Всю ночь майор Токарев из 210-й дивизии с ординарцем рыскали по деревням в направлении к шоссе на Москву. Надо было определить, где свои и до какого рубежа продвинулись немецкие танковые клинья. Двести десятая была измотана тяжелыми боями и тем, что приходилось гнаться за противником, обтекавшим ее с флангов, приходилось снова и снова с ходу подставлять себя под танковые удары, не давая врагу прорываться к востоку, задерживая его, сбивая общий стратегический план фашистского командования. Сейчас немцы опять обошли, оторвались, только весь день над обескровленными, поредевшими частями висели бомбардировщики. Майору опять предстояло разведать обстановку, собрать поблизости все боеспособное, найти позицию, где снова завязать сражение и преградить немцам путь.
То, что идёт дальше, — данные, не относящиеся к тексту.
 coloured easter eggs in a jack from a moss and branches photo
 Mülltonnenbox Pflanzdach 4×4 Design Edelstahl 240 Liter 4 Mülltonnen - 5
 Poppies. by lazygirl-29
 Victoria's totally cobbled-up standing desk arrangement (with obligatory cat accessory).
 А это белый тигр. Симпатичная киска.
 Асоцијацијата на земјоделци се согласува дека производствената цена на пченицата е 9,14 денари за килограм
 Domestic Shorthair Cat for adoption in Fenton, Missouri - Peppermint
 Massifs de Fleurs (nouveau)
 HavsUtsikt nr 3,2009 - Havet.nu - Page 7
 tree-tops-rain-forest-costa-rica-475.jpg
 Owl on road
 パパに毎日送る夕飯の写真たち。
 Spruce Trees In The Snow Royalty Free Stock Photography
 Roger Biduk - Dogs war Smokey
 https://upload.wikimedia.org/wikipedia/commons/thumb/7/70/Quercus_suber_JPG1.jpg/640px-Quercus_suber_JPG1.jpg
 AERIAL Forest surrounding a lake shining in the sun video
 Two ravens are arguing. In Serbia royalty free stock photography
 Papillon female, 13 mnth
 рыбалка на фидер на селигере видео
Почти на исходе сил двое вышли к окраине городка. Ординарец показал на трубу, высунувшуюся из подвального окошка в кирпичном здании, откуда шел легкий дымок. И тут же они услышали оклик:
— Кто идет?
Они спустились к подвальной двери, открыли ее. Внутри горел телефонный провод и было человек двадцать бойцов с молоденьким лейтенантом. Казалось, будто здесь ведется какое-то обсуждение. Однако наметанный, опытный глаз майора сразу отметил, что это не та группа, что, отбившись от своих, бесцельно бродит. Народ был подтянутый, аккуратный. Ни обгорелых, сожженных у костра шинелей, ни опущенных на уши пилоток, ни грязных, заросших лиц. И все с оружием.
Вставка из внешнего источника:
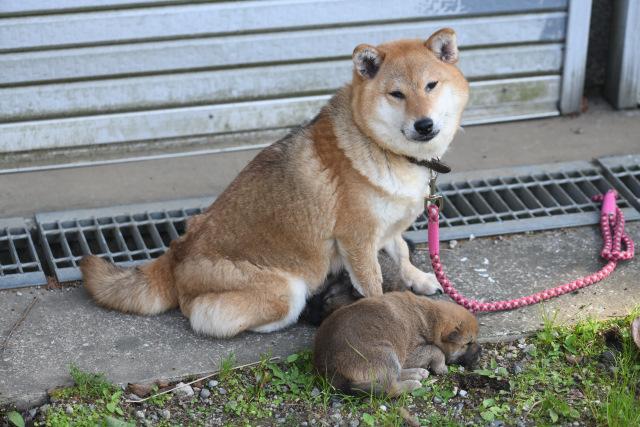 柴犬の子育て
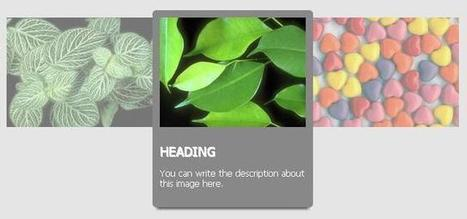 5 CSS Hover Effects you will love to use | Web Tutorial Plus | webdevelopment | Scoop.it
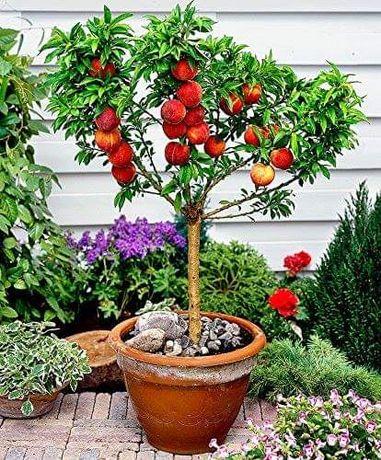 Мини овощни плодни дръвчета / коллони дръвчета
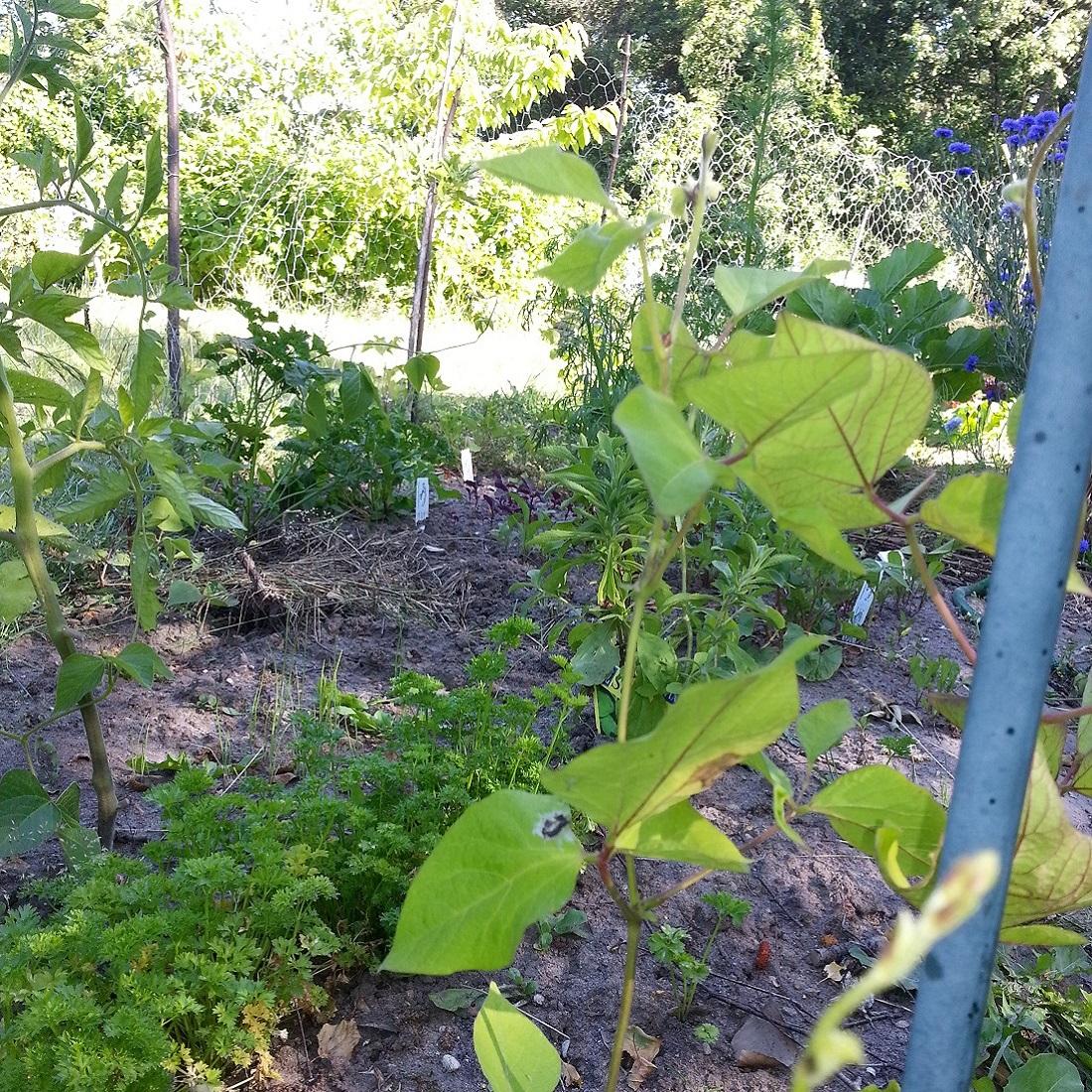 Frühjahr im Permakultur-Garten von The Raw Kitchen - Bohnen und Petersilie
Мальчишка лейтенант глянул на майорские погоны, лицо его просветлело, он скомандовал:
— Встать! Смир-рно!
Майор, тяжело дыша, сдерживая себя, чтоб не прислониться к косяку, спросил хрипло:
— Что за часть?
— Вторая рота Сто шестидесятого отдельного пулеметно-артиллерийского батальона, товарищ майор. Докладывает лейтенант Федоров.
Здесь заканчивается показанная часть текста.